Because he hadn’t seen Ryan more than three or four times since that night. Occasionally he had received an email reading something like, Hey Buddy, I have a layover in Amsterdam. Come by for a beer? It was even more seldom that Paolo had been able to make it.

When they had sat down, it had been a rehash of glory days and whatever chances Ryan was taking on his missions and ruthless ribbing about how staid and responsible Paolo had become. They were both well past the age when they bragged about women, so the topic was avoided. Still, all the wild talk out of Ryan had often left Paolo wondering when his friend would grow up.

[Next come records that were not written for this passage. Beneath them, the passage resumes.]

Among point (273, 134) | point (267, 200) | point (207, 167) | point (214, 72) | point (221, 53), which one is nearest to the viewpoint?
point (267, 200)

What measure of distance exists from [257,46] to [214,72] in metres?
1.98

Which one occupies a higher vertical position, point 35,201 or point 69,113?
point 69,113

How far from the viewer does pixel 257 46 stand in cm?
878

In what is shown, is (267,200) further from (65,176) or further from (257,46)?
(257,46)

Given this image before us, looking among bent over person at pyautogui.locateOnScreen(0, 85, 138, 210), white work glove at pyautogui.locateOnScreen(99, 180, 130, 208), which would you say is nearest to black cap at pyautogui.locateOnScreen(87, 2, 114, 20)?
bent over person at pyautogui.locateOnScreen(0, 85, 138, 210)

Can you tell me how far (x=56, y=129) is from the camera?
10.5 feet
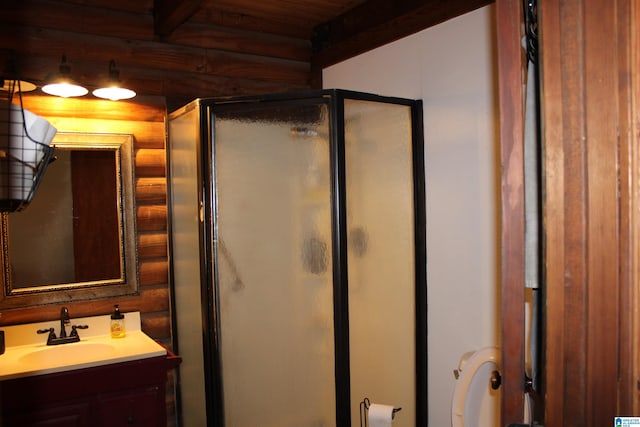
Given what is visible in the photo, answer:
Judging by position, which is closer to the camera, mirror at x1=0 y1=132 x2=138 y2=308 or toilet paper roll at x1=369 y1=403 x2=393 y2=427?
toilet paper roll at x1=369 y1=403 x2=393 y2=427

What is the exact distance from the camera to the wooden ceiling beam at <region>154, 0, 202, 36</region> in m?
2.35

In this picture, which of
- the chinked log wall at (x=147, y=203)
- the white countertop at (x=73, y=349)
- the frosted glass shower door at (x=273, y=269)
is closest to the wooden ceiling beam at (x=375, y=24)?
the frosted glass shower door at (x=273, y=269)

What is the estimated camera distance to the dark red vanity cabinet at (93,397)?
204cm

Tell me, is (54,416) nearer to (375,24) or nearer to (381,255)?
(381,255)

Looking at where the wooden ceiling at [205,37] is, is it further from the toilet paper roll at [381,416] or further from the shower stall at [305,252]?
the toilet paper roll at [381,416]

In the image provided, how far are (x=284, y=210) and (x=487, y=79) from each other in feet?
3.50

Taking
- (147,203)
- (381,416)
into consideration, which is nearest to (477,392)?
(381,416)

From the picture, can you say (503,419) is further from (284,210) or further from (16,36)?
(16,36)

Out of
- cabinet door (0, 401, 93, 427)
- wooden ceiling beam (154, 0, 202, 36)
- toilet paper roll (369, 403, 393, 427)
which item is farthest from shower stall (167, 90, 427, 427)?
cabinet door (0, 401, 93, 427)

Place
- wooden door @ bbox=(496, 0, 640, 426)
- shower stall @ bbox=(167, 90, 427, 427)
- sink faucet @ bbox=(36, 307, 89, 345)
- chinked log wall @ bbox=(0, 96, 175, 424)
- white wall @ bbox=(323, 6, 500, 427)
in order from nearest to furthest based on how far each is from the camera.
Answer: wooden door @ bbox=(496, 0, 640, 426), white wall @ bbox=(323, 6, 500, 427), shower stall @ bbox=(167, 90, 427, 427), sink faucet @ bbox=(36, 307, 89, 345), chinked log wall @ bbox=(0, 96, 175, 424)

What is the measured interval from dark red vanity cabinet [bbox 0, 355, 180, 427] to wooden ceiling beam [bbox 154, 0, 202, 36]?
5.30ft

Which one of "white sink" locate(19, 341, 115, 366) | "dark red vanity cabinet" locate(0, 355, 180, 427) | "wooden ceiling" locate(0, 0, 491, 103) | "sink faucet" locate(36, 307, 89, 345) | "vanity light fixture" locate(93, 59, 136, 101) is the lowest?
"dark red vanity cabinet" locate(0, 355, 180, 427)

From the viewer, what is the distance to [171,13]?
2500mm

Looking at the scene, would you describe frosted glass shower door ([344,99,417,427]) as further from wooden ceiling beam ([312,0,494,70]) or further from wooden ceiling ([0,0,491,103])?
wooden ceiling ([0,0,491,103])
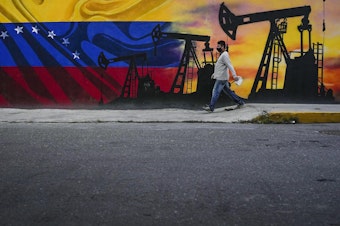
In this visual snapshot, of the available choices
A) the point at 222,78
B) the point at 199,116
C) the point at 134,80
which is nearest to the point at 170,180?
the point at 199,116

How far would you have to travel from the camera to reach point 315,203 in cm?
325

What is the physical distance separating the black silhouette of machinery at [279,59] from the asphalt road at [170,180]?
185 inches

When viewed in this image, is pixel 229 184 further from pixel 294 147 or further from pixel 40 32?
pixel 40 32

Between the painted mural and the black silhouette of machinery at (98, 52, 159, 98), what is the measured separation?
3cm

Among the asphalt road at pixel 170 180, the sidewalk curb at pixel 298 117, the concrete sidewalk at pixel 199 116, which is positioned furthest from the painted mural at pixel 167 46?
the asphalt road at pixel 170 180

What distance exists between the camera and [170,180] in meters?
3.79

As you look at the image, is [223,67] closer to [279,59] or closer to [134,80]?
[279,59]

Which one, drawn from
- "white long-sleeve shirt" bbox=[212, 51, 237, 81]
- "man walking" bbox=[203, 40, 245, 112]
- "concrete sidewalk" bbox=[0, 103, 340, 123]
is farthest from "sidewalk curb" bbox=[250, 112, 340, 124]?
"white long-sleeve shirt" bbox=[212, 51, 237, 81]

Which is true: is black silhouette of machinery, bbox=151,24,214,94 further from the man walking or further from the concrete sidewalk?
the concrete sidewalk

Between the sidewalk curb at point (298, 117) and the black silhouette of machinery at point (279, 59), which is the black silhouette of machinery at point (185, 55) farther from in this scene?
the sidewalk curb at point (298, 117)

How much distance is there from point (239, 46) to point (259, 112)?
8.41ft

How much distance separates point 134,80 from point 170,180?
7137 millimetres

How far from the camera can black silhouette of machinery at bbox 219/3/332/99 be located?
34.5 feet

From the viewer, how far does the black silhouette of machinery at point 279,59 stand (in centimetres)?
1052
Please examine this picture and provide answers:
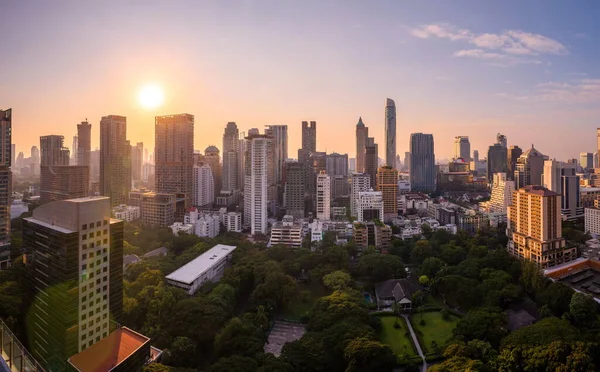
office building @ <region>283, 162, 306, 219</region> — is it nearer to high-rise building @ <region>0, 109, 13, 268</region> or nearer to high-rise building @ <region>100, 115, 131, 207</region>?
high-rise building @ <region>100, 115, 131, 207</region>

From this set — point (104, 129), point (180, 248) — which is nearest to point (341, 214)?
point (180, 248)

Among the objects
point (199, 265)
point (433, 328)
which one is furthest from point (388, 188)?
point (433, 328)

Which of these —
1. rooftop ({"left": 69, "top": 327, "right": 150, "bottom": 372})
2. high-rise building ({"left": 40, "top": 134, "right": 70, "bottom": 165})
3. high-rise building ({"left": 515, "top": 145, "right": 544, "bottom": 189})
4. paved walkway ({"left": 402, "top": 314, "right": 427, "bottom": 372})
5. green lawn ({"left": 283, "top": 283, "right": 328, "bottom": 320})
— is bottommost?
paved walkway ({"left": 402, "top": 314, "right": 427, "bottom": 372})

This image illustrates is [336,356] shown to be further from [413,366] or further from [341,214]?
[341,214]

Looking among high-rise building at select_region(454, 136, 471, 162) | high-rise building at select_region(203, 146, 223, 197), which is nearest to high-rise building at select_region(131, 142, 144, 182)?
high-rise building at select_region(203, 146, 223, 197)

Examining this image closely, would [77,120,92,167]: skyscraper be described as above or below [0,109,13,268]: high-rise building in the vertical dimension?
above

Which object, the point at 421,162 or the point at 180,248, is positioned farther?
the point at 421,162

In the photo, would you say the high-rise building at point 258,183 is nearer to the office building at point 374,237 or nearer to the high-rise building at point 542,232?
the office building at point 374,237
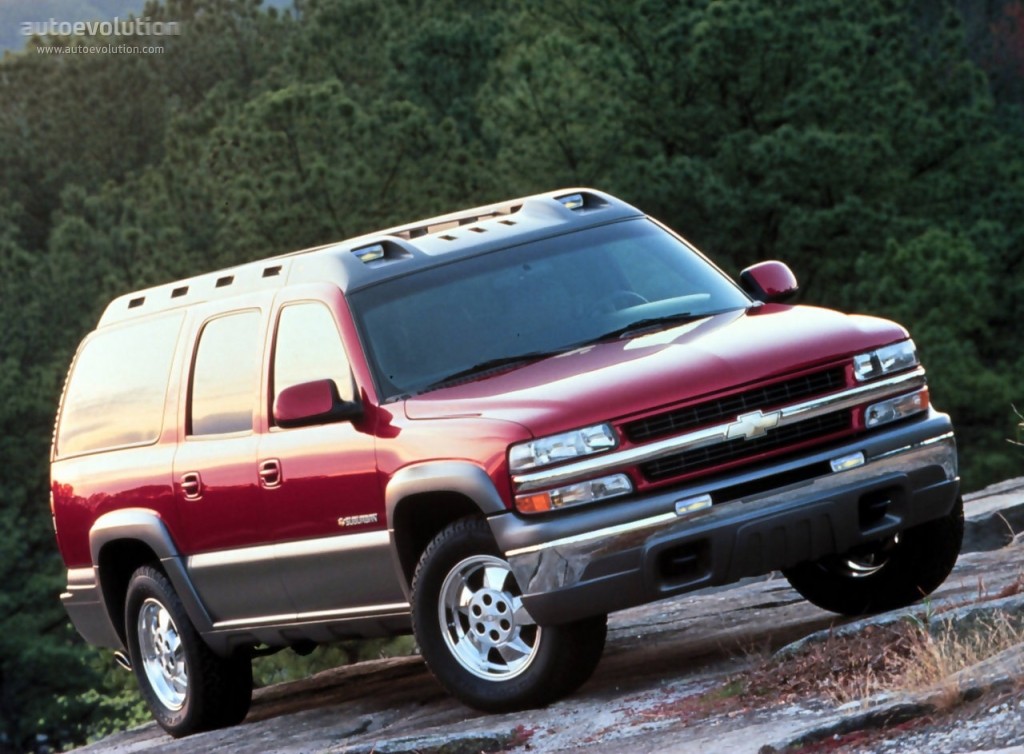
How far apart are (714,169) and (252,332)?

Ryan hadn’t had to, he supposed. That was the major difference between the two of them. Losing his father had been a lesson in mortality for Paolo, one that Ryan had never taken seriously despite watching comrades fall around him. Ryan had lived in a bubble of belief that he was free from impact no matter what he did.

And Paolo had perpetuated that belief by not challenging him on his betrayal of Lauren. Lauren’s asking for a divorce, questioning his fidelity, would have been Ryan’s first hint that he wasn’t as golden and untouchable as he’d come to believe. Thinking she was responsible for Ryan’s death was a burden Lauren didn’t deserve to bear. Paolo, the best friend, should have been the one to instill in Ryan that actions had consequences. If anyone was to blame for Ryan losing his life, it was Paolo. He should have made him see it was possible.

Instead he’d enabled Ryan to cheat on his wife, perpetuating Ryan’s belief that Lauren would never know and so wouldn’t be hurt by it. Perhaps Ryan had even operated under the certainty he would never be hurt by it.

Because his heart hadn’t been as deeply involved as his wife’s?

Disturbed, Paolo stroked his thumb on the cool black screen of Lauren’s phone. Ryan had loved Lauren, hadn’t he? Whenever Paolo had asked about her, his friend had always smiled with deep satisfaction. Smug, almost.